__TAREFA PROPOSTA__
Transcreva, do texto sobre a Constituição de 1988, o trecho que se inicia com as palavras "Como já foi" e se encerra com "muito nesse quesito.".

__TEXTO CITADO__
Como já foi dito, a CRFB/1988 significa um marco na história constitucional brasileira. A partir dela, passa a ter importância constitucional os rumos tomados pelo país em busca da concretização dos seus principais desideratos. Nessa esteira, a Carta foi generosa em garantir direitos e deveres a fim de que tal seja possível. Mas o caminho é árduo. É preciso superar séculos de atraso, correr atrás do prejuízo causado pela demora em absorver as promessas da modernidade. As nossas instituições ainda necessitam assumir compleição democrática mais sólida, o que não significa que já tenhamos avançado muito nesse quesito.

[Dados de detecção de objetos]

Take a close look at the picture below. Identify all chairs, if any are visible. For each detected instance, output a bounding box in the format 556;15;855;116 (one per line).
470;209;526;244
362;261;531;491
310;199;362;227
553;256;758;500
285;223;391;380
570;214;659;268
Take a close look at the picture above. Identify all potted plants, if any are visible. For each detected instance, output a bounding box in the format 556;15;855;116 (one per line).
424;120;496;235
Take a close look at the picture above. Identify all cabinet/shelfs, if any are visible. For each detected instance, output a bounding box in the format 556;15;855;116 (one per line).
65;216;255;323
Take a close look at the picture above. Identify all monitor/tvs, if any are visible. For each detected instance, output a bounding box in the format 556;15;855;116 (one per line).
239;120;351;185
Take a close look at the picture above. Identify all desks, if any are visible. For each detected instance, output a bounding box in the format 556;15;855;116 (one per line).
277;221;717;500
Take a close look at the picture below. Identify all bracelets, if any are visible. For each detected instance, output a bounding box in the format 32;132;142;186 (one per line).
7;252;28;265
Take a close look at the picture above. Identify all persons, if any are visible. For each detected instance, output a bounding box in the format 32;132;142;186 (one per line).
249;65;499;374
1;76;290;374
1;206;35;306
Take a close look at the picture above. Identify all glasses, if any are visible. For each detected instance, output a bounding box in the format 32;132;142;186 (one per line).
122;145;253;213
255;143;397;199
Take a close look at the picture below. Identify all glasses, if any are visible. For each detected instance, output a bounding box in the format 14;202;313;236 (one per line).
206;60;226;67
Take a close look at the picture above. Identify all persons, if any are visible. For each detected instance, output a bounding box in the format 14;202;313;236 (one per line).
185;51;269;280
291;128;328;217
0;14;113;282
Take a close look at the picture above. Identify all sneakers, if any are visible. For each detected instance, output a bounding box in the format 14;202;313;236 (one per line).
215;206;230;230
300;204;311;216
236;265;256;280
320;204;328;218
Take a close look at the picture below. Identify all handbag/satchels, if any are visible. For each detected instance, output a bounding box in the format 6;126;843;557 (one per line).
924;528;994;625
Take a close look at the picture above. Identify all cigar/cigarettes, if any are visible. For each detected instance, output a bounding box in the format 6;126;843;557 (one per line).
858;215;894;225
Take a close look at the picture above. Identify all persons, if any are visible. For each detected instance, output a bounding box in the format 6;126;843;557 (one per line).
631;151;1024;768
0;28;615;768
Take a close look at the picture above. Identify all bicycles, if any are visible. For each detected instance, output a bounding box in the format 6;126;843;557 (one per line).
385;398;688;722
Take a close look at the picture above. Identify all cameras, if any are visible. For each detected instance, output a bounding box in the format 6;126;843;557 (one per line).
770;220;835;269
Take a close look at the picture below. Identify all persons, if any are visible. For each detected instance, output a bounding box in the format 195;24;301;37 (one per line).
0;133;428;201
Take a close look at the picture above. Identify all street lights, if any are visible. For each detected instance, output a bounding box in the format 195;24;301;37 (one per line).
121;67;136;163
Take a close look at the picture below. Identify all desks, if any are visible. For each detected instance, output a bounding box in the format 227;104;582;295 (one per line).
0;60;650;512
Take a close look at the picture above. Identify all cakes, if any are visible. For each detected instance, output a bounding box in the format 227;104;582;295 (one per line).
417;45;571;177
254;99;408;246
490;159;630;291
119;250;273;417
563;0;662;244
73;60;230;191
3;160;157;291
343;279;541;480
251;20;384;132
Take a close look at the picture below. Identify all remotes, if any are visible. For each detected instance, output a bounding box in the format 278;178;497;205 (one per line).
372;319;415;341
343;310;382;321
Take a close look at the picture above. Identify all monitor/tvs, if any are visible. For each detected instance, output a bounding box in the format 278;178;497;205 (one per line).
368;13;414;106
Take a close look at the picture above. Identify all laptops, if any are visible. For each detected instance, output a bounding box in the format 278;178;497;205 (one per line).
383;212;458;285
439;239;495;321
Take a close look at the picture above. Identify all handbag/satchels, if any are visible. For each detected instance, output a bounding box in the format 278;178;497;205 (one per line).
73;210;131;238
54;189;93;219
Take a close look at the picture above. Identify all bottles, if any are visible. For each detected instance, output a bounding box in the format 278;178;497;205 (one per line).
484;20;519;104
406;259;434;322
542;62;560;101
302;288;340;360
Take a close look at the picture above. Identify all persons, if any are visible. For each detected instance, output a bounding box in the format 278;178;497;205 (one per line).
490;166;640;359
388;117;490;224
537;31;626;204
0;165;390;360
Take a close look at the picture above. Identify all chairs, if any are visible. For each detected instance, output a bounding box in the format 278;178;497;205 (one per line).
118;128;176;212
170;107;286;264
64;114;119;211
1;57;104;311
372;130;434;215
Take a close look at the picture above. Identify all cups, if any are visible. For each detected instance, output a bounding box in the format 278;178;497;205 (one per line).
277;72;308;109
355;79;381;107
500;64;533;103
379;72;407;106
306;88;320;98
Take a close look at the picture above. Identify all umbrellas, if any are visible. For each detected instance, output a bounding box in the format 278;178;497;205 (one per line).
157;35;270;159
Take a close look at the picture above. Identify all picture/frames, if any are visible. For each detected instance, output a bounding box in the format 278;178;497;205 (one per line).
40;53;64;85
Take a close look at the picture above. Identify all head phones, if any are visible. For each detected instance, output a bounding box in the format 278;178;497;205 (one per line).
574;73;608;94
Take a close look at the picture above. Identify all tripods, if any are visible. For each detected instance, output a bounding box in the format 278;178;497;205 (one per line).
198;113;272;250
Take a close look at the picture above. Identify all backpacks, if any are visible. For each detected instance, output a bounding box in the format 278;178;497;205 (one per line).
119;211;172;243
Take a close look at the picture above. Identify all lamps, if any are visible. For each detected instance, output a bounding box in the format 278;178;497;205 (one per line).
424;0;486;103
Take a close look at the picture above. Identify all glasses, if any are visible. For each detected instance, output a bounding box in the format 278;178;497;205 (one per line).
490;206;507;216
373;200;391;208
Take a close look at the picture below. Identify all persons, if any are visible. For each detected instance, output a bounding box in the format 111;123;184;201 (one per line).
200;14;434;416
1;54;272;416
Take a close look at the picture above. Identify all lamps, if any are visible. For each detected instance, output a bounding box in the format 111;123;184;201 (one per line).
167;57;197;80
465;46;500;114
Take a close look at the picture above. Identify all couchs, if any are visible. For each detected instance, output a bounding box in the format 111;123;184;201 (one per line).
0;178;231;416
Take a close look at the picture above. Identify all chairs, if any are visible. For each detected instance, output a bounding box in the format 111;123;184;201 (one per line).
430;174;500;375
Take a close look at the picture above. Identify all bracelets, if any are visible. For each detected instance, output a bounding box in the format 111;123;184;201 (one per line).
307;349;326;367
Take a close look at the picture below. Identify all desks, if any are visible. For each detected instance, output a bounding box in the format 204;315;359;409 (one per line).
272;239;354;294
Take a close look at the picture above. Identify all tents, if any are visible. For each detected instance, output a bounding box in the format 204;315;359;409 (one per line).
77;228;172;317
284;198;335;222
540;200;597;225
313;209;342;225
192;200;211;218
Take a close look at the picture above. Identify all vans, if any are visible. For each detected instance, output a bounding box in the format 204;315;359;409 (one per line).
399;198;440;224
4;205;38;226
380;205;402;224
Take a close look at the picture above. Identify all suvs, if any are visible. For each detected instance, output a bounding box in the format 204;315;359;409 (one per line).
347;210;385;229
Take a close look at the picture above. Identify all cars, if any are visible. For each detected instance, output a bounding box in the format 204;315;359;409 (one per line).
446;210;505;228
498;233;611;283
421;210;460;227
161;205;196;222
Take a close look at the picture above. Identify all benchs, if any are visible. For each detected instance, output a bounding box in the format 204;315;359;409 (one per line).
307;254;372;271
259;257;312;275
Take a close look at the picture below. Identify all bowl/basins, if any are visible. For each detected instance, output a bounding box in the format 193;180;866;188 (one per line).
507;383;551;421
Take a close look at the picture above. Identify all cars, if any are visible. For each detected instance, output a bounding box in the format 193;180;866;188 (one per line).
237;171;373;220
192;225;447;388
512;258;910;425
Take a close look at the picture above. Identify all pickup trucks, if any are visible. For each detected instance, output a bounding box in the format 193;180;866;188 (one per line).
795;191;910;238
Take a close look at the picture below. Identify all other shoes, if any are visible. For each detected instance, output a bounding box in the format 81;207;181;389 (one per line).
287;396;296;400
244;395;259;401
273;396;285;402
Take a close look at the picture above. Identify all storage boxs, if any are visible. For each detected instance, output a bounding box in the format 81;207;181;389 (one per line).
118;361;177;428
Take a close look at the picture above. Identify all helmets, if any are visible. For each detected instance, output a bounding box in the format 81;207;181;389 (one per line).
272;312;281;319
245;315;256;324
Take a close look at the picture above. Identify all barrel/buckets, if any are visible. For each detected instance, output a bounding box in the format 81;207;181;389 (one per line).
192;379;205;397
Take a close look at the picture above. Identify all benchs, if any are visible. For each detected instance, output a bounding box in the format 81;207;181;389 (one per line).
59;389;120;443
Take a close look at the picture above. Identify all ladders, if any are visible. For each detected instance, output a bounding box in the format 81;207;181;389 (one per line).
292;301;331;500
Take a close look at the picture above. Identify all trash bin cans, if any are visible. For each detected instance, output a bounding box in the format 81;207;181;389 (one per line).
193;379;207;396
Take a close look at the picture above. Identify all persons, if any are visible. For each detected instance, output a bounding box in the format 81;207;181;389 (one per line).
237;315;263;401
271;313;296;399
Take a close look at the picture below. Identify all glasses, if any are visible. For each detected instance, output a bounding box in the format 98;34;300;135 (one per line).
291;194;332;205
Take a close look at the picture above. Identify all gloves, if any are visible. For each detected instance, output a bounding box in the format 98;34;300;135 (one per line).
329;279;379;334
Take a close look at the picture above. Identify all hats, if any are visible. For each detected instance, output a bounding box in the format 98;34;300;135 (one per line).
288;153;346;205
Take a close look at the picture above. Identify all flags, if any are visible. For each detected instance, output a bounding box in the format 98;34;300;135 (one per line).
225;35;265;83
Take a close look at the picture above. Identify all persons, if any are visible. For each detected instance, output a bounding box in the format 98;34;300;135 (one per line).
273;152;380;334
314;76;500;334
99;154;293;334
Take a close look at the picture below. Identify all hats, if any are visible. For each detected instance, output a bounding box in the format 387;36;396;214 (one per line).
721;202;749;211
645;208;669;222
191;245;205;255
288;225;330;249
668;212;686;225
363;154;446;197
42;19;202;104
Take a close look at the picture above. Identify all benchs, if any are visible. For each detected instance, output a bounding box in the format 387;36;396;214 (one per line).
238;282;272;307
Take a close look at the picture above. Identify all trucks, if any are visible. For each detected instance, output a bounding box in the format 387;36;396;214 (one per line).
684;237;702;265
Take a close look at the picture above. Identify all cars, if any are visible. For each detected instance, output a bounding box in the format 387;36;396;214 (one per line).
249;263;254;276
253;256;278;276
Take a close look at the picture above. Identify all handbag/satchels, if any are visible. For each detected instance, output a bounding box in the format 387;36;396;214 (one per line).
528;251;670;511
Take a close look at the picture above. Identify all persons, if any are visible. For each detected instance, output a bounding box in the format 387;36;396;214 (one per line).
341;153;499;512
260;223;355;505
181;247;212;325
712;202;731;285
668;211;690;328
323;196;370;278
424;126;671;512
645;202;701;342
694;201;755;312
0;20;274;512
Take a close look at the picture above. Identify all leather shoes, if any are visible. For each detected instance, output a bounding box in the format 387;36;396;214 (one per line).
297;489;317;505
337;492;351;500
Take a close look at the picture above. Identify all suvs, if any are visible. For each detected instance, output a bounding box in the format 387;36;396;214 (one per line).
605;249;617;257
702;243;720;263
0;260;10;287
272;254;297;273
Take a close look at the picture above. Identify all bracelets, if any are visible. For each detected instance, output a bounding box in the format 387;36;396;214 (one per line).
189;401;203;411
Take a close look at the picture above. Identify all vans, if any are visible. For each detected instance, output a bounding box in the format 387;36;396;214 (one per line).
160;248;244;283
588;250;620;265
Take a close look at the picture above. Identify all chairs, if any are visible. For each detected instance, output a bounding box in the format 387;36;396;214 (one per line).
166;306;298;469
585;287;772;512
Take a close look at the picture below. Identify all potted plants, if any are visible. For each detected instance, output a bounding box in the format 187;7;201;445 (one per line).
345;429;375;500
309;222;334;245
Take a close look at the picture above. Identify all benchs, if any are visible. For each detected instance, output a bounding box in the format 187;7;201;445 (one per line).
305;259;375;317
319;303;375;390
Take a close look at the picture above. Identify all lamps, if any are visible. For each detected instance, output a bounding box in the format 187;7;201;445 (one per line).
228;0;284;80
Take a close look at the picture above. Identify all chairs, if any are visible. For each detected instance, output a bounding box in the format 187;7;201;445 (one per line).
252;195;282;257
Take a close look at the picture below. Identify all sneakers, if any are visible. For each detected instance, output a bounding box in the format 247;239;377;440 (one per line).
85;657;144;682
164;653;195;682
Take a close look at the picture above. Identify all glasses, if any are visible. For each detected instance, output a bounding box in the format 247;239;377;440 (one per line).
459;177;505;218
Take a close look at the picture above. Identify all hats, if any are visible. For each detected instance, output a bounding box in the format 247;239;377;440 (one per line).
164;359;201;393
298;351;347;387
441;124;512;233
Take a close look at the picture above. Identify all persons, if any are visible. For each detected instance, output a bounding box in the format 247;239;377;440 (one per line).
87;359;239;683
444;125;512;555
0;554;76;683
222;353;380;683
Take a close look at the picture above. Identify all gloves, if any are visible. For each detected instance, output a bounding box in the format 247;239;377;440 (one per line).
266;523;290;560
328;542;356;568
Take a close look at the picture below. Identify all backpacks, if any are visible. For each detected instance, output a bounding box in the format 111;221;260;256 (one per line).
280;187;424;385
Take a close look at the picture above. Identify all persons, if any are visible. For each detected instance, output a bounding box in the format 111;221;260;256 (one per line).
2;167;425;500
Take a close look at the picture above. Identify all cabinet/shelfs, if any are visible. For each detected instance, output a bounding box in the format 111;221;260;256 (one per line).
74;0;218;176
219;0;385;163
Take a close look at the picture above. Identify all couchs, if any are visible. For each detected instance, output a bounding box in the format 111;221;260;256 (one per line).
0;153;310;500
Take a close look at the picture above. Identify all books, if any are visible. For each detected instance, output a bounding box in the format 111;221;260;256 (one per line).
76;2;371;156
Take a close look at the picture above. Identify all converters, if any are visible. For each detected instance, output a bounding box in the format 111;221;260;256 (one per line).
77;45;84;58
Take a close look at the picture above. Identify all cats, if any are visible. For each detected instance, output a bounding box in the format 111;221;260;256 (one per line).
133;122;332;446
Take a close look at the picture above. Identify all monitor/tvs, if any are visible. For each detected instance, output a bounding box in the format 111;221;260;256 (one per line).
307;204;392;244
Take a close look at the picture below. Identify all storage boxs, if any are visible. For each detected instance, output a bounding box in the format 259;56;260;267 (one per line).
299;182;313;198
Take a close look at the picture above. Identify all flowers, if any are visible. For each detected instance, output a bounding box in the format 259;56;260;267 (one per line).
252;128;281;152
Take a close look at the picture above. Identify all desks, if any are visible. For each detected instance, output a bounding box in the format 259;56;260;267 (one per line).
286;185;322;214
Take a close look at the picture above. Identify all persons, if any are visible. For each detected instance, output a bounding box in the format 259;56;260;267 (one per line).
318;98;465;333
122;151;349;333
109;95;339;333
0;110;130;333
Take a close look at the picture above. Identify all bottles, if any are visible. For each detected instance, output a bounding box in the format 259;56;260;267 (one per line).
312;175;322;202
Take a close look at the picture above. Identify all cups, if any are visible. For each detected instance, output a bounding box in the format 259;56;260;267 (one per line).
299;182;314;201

__RESULTADO DO EXERCÍCIO__
Como já foi dito, a CRFB/1988 significa um marco na história constitucional brasileira. A partir dela, passa a ter importância constitucional os rumos tomados pelo país em busca da concretização dos seus principais desideratos. Nessa esteira, a Carta foi generosa em garantir direitos e deveres a fim de que tal seja possível. Mas o caminho é árduo. É preciso superar séculos de atraso, correr atrás do prejuízo causado pela demora em absorver as promessas da modernidade. As nossas instituições ainda necessitam assumir compleição democrática mais sólida, o que não significa que já tenhamos avançado muito nesse quesito.